Some coil match ups are for efficiency only. They have a very large surface area. Allow an extra 1000, 2000, possibly 3000 extra BTUs of capacity. But, they run warmer, and don't remove much moisture.
Often used on 2 stage equipment where first stage provides a long run time. And in arid climates where removal of humidity id not desired.

The smallest coils that match up. Are usually designed more for moisture removal then high efficiency. And are best used in areas like south Florida, or Hot humid Houston. And some areas of other states, where the home may be located near a swamp, or heavily wooded area. They provide a lower total BTU capacity, and a lower efficiency.

The coils that are in between the above sizes, are good general use designs. Providing both outdoor rated capacity, efficiency some times exceeding the condensers rating, and reasonable moisture removal.

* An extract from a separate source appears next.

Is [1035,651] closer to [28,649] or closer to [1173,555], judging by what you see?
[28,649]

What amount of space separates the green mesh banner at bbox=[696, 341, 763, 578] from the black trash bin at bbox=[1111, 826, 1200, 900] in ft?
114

It is possible to be too large. As in a very large coil in a very humid climate. Won't remove enough moisture. And the home owner ends up needing to use a dehumidifier. or, setting the thermostat 4 to 6 degrees cooler, just to feel like it 74 in the house when its actually 68 in the house. An actual over sized coil. Could end up with a coil temp of 60°. And at an indoor condition of 74° with 60%RH, the coil would need to be at 59° to remove moisture(59.3 to be exact). So it is possible to have too large of a coil.
 
#6 ·
Here's another wrinkle for you. Lennox and others have 3 different 2 ton coils. Physical size is small, medium and larger. Sometimes a larger coil is too high or too big for the bonnet/plenum and literally won't fit. Smaller coils restrict airflow more than large ones and sometimes that is a BIG problem. What to do?

Answer: you go with what fits and not try to overengineer or micromanage every BTU out of the system as it is not possible. The biggest problem is not having a proper load calculation done and getting the right sized unit, proper sized ductwork and fan speed setup, proper weather and door stripping, shade trees or awnings, good quality windows. They all play a factor in a good system.
 
#7 ·
Interesting info, considering I was debating on building my own water based AC unit and I'd have to consider what is the best size to make my coils. I'm sure a lot of that would still somewhat apply even with a water based system. Probably wont go with that project since I don't think it would work well enough, but still toying with possibly doing it.
 
#8 ·
Canuck Tire has 18,000 BTU/1.5 ton window units on sale for $550 and you get our 2nd official currency. LOL. For that kind of dough I doubt you can build anything half decent or get it to work. They even have 2 ton models for $750. 1.5 tons will do up to 900-1000 sq.ft so I would not fool around with any DIY stuff.
 
#11 · (Edited)
Problem is, our CT has sold out on all units! Well they had the Whirlpool models, but they have very bad reviews so did not want to spend the cash. Need to wheel it to the bath tub, lift it in, so you can empty it! Bad design.

I did end up ordering one online from Home Depot though. Probably safer then the DIY central air route I had in mind. But it would still be fun. :whistling2:

Though think once I get myself more setup with power tools, if I decide I want another portable unit, I will just use a window unit inside a custom built wooden box with a vent tube. The Window units are much cheaper.